Le conflit entre l’Iran et les États-Unis franchit un nouveau seuil de tension, avec une menace cette fois explicite visant les grandes entreprises technologiques américaines implantées au Moyen-Orient. Dans un communiqué attribué aux Gardiens de la révolution (IRGC), plusieurs groupes majeurs du numérique, de l’informatique et de l’industrie ont été désignés comme cibles légitimes, au motif qu’ils contribueraient aux capacités de renseignement, de communication et d’intelligence artificielle utilisées dans les opérations militaires menées contre Téhéran.
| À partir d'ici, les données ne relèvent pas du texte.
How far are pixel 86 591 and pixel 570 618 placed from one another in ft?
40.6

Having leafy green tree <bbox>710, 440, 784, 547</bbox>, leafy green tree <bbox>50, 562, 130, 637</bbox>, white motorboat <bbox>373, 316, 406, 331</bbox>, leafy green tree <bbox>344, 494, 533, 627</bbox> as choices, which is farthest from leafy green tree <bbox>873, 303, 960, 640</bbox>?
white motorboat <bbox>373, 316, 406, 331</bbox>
Ces menaces ne sont pas nouvelles, mais jusqu’ici seuls les médias iraniens (proches du pouvoir) laissaient planer le risque d’interventions armées contre les intérêts occidentaux dans le golfe.
Les géants de la tech désormais exposés
Parmi les entreprises citées figurent notamment Apple, Google, Meta, Microsoft, Nvidia, Oracle, Intel, IBM, Cisco, Dell, HP, Tesla, Palantir ou bien encore Boeing. La portée symbolique de cette liste est considérable : elle montre que, dans l’esprit des autorités iraniennes, la guerre moderne ne se joue plus seulement entre armées et infrastructures militaires traditionnelles, mais aussi à travers les acteurs privés qui fournissent les briques logicielles, matérielles et algorithmiques de la puissance américaine…même si l’on constate que quelques unes des entreprises citées n’ont pas de liens directs ou indirects avec l’armée US.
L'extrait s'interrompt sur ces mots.